··· TEKS YANG DIBERIKAN ···

MENGANALISIS
MUNCULNYA GERAKAN ISLAM MODERN DI INDONESIA
oleh Zainul Khikam
PENDAHULUAN
Dengan
banyaknya perbedaan yang muncul pada saat itu, banyak pula dikalangan orang
islam sendiri yang mempunyai perbedaan pemikiran, baik dari segi ibadah maupun
‘amaliyah, namun setiap perbedaan pemikiran tersebut mempunyai alasan yang kuat
masing-masing. Sehingga tak boleh mengklaim mana yang benar dan mana yang
salah.
Dekade
selanjutnya muncullah beberapa organisasi islam yang dengannya memperjuangkan
atau mensosialisasikan pemahaman mereka yang dianggap sesuai untuk warga
indonesia, tulisan itu mencoba menganalisis munculnya gerakan islam modern di
Indonesia beserta sedikit perbedaan pemahaman antar organisasi islam yang ada
di Indonesia.
PEMBAHASAN
- Munculnya Gerakan Keagamaan (Islam)
Pembaharuan
dalam Islam atau gerakan modern Islam yang lahir di Timur Tengah sangat
berpengaruh terhadap gerakan kebangkitan Islam di Indonesia. Pengaruh tersebut
seperti munculnya berbagai organisasi dan kelembagaan modern di Indonesia pada
awal abad ke- 20. Organisasi atau kelembagaan dimaksud yaitu Jamiatul Khair
(1905) yang bertujuan izzul Islam wal Muslimin kejayaan Islam dan umatnya
dengan gerakannya yaitu mendirikan sekolah tingkat dasar dan mengirimkan anak
muda berprestasi ke Turki. Al Irsyad, yaitu bergerak dalam bidang pendidikan
pendirinya adalah Syekh Ahmad Sorkati dan para pedagang. Muhammadiyah, yaitu
didirikan oleh KH Ahmad Dahlan tanggal 18 november 1912 di Jogjakarta dengan
tujuan Menggapai Surga dengan ridha Allah SWT dan mencapai masyarakat yang
aman, damai, makmur, sejahtera dan bahagia disertai dengan nikmat Allah yang
melimpah ruah dengan baldatun tayyibatun wa rabbun gafur.

··· ENTRI YANG DITAMPILKAN ···

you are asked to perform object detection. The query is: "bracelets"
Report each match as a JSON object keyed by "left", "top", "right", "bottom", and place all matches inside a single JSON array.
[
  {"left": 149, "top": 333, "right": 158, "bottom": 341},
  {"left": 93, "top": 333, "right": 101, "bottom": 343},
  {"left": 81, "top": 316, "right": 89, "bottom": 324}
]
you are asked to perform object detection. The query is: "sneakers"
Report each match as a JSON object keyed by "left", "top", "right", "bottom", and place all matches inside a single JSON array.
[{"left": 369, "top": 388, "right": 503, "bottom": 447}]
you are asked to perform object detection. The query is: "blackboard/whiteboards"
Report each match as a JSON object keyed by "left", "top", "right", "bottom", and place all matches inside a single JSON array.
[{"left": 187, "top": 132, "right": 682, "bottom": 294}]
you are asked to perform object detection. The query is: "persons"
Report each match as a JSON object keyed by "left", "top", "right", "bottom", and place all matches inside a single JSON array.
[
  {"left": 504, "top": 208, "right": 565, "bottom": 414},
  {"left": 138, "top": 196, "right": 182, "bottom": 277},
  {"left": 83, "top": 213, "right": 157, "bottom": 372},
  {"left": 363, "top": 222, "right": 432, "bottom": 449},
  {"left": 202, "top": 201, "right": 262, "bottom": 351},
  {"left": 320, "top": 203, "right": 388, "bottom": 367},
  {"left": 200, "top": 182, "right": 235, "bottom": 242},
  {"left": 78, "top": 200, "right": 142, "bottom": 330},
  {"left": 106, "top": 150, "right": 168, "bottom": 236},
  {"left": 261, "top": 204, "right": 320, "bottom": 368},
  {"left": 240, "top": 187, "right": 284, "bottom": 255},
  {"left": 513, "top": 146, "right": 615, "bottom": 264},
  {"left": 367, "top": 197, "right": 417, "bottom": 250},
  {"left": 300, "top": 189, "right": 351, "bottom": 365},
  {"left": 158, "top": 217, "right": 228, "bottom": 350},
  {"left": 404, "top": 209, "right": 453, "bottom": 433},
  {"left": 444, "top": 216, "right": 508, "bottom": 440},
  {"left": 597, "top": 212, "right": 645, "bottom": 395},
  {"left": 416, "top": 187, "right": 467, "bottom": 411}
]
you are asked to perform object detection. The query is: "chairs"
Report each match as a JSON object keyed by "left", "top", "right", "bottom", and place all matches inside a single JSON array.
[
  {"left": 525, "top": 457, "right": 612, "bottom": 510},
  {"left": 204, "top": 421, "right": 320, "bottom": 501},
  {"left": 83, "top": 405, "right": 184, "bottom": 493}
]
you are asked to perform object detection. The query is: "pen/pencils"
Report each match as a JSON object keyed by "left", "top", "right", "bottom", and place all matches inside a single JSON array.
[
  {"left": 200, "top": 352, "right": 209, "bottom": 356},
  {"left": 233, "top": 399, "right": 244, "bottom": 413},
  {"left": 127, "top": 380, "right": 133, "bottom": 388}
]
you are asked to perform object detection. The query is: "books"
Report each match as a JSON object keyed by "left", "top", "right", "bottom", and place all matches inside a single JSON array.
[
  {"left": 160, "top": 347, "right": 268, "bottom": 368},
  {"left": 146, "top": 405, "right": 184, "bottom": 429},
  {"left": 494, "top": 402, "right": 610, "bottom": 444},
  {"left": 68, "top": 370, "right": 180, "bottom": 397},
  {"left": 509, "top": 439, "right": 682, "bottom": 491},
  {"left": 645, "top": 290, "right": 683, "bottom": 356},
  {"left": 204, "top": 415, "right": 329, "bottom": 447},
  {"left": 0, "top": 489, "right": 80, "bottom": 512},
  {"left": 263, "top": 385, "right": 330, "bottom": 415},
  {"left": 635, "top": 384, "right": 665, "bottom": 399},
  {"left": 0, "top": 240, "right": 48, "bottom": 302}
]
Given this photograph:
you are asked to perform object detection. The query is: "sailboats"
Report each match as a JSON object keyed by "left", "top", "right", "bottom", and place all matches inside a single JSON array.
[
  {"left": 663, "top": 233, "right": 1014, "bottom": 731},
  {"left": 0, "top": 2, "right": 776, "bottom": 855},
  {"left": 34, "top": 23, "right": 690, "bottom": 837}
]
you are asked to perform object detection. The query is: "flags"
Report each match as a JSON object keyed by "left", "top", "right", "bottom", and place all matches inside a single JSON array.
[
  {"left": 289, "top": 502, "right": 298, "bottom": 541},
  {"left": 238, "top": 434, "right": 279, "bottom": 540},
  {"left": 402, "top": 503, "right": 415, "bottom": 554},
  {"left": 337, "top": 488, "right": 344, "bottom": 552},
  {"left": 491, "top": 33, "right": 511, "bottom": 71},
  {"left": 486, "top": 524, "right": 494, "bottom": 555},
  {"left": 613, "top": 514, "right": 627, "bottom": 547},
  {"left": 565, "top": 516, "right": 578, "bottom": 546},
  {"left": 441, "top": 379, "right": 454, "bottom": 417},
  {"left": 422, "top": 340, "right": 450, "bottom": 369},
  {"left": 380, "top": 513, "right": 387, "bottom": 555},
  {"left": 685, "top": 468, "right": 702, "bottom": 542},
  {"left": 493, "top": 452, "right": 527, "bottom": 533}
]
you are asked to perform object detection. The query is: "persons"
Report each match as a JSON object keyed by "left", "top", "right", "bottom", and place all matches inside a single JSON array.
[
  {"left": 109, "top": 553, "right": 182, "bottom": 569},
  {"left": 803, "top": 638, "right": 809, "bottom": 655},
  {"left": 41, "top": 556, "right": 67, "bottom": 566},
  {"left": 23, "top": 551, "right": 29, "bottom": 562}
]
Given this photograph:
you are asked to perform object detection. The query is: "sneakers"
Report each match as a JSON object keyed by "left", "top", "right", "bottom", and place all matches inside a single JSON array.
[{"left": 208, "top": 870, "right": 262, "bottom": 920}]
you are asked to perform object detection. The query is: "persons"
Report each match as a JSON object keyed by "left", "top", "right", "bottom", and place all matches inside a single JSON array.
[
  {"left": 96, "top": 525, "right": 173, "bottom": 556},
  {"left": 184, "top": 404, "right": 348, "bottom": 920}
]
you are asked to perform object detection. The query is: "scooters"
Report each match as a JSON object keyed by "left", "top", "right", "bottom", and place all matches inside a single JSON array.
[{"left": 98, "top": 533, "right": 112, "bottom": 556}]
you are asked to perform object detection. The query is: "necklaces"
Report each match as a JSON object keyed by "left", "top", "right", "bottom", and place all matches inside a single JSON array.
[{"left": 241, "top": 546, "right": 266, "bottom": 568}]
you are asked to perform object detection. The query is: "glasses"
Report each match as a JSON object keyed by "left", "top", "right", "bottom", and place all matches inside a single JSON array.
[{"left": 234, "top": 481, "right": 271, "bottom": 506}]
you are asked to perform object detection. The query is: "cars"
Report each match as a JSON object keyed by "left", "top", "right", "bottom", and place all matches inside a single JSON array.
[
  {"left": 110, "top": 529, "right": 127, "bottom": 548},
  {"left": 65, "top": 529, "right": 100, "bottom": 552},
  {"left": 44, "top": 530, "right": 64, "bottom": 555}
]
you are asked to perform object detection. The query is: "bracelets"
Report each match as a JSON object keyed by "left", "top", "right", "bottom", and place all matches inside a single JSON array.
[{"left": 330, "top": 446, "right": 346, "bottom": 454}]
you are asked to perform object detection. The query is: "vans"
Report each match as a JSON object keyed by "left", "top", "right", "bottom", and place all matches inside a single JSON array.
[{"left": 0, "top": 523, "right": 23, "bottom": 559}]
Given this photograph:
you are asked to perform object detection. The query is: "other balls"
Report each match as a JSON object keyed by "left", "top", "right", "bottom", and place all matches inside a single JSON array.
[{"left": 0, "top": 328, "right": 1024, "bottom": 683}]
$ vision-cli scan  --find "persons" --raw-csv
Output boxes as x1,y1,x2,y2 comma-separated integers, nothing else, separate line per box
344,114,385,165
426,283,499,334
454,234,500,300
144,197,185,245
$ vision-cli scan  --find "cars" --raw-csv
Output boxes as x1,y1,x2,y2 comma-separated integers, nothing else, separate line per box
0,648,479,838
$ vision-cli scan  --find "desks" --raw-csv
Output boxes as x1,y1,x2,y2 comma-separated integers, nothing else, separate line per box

···

▶ INSTRUKSI TERTULIS 1
Salin kata demi kata bagian dari teks tentang gerakan Islam modern di Indonesia, mulai dari "Pembaharuan" dan terus sampai "wa rabbun gafur.".
▶ INSTRUKSI TERTULIS 2
Sebutkan semua organisasi atau kelembagaan Islam yang disebut namanya dalam teks tentang gerakan Islam modern di Indonesia.
▶ INSTRUKSI TERTULIS 3
Jawab pertanyaan berikut berdasarkan teks tentang gerakan Islam modern di Indonesia.
(a) Menurut pendahuluan, dari segi apa saja perbedaan pemikiran di kalangan orang Islam?
(b) Di mana gerakan modern Islam yang berpengaruh terhadap kebangkitan Islam di Indonesia lahir?
(c) Pada tanggal berapa dan di kota mana Muhammadiyah didirikan?

▶ PEMECAHAN MASALAH 1
Pembaharuan
dalam Islam atau gerakan modern Islam yang lahir di Timur Tengah sangat
berpengaruh terhadap gerakan kebangkitan Islam di Indonesia. Pengaruh tersebut
seperti munculnya berbagai organisasi dan kelembagaan modern di Indonesia pada
awal abad ke- 20. Organisasi atau kelembagaan dimaksud yaitu Jamiatul Khair
(1905) yang bertujuan izzul Islam wal Muslimin kejayaan Islam dan umatnya
dengan gerakannya yaitu mendirikan sekolah tingkat dasar dan mengirimkan anak
muda berprestasi ke Turki. Al Irsyad, yaitu bergerak dalam bidang pendidikan
pendirinya adalah Syekh Ahmad Sorkati dan para pedagang. Muhammadiyah, yaitu
didirikan oleh KH Ahmad Dahlan tanggal 18 november 1912 di Jogjakarta dengan
tujuan Menggapai Surga dengan ridha Allah SWT dan mencapai masyarakat yang
aman, damai, makmur, sejahtera dan bahagia disertai dengan nikmat Allah yang
melimpah ruah dengan baldatun tayyibatun wa rabbun gafur.

▶ PEMECAHAN MASALAH 2
Jamiatul Khair
Al Irsyad
Muhammadiyah

▶ PEMECAHAN MASALAH 3
(a) Dari segi ibadah maupun ‘amaliyah.
(b) Di Timur Tengah.
(c) Pada tanggal 18 november 1912 di Jogjakarta.